Неужели прямо все-все Батю простили? Да. Но столь же невероятна и широта осведомительской Батиной квалификации — откуда столько жертв для доносов? Его засылали в компании диссидентов? Или он стучал только на соседей (историю о сданных соседях Батя тоже рассказывает)? Или все-таки был внутрикамерным стукачом? В реальности все это вряд ли возможно. Но когда Владимир Маканин заботился о правдоподобии? Никогда. Никогда он не был натуралистом, да и реалистом в лобовом смысле слова, всегда — демиургом, творящим собственный мир, существующий по автономным, им одним установленным законам.
Высочайшее мастерство Маканина — которое и в «Двух сестрах» ему, разумеется, не изменило, — заключается в том, что мир, им созданный, обладает абсолютной убедительностью. Что, пока читаешь роман, вопросов у тебя не возникает. Только закрыв книгу и вырвавшись из-под очарования снайперски точного маканинского слова, начинаешь понимать, что перед тобой очередная сконструированная «волшебная коробочка».
Коробочка «Двух сестер» выточена безукоризненно, но внутри нее — с точки зрения нравственной системы координат — смутно. Здесь не знают, что такое подлинное прощение, покаяние, любовь. «Работа такая», — спокойно объясняет Батя суть своих занятий. Что-то мало это похоже на покаяние. Впрочем, нигде и не говорится об истинных мотивах его признаний. И прощают его вовсе не из христианской любви — скорее, из брезгливой жалости, из страха перед все еще пугающим прошлым, из желания отделаться, может быть. Потому что все жертвы Бати — люди больные, старые и, судя по его же описаниям, сломанные, сдавшиеся. Палач и жертва сливаются в объятиях не из любви, а из-за того, что жертва махнула на самое дорогое рукой.
Как всегда, Владимир Маканин ставит обществу диагноз. Неутешительный, по-чеховски безнадежный.
Человек слаб и скорее сломается, прогнется, чем устоит. Ни Ольге, ни Инне не найти мужа — сильный пол измельчал, внешне самый мужественный в пьесе герой — доносчик. За «м-мужчину в доме» и мудреца оказывается заика Коля Угрюмцев, бездомный подросток, пригретый из жалости сестрами.
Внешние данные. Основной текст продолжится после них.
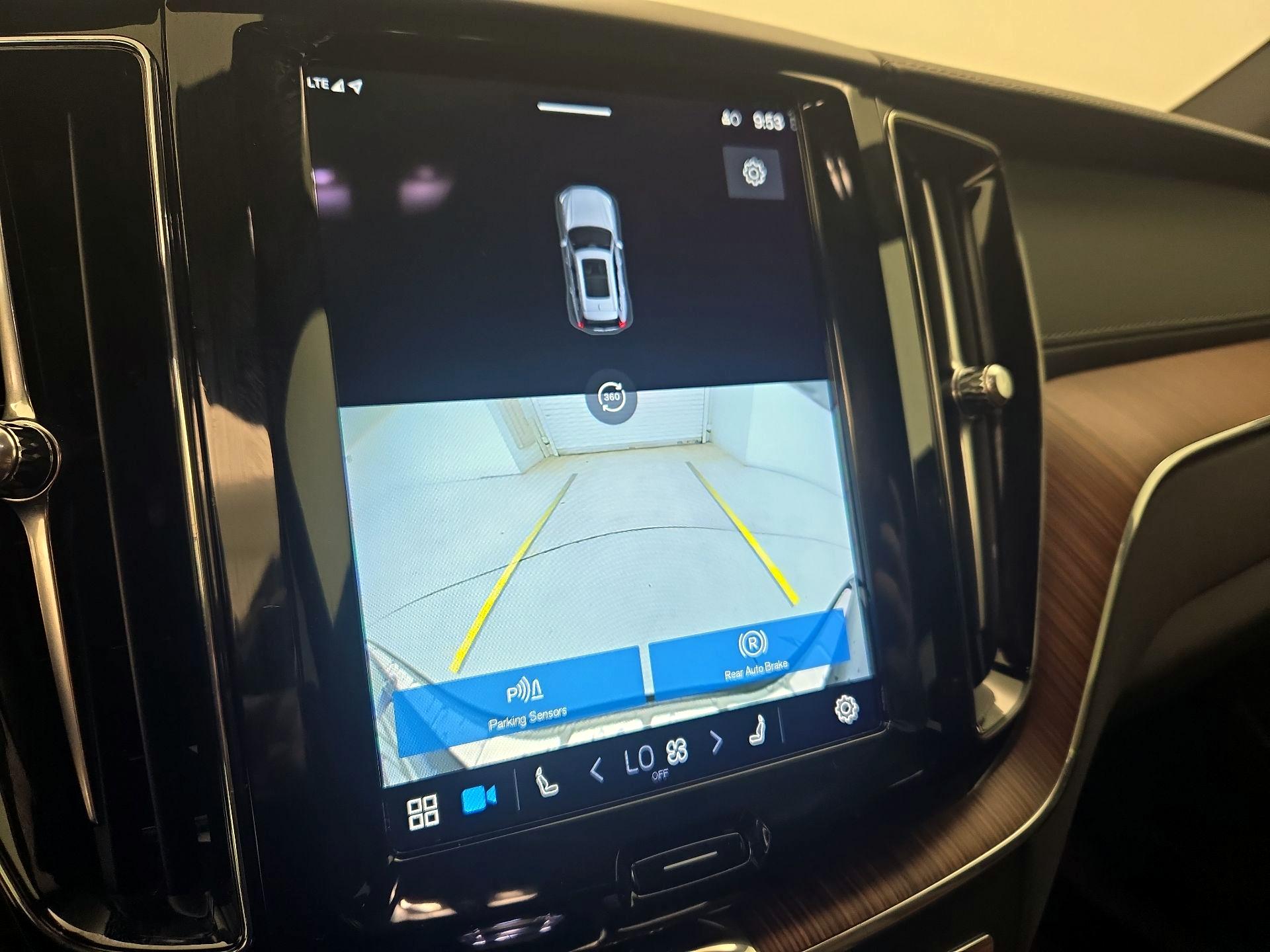 Thumbnail: 2023 Volvo XC60 - 15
Оттого-то весь финал романа Ольга рыдает. Это плач от утраты иллюзий, от понимания, что побег в Питер, как и в абстракции Кандинского, не спасет. Сомнамбулически бродящий по ее студии Батя, беседующий с призраками прошлого, только усиливает ощущение вечной ночи и смутного сна, которыми открывается и завершается роман. Сна тяжкого и невыносимо грустного.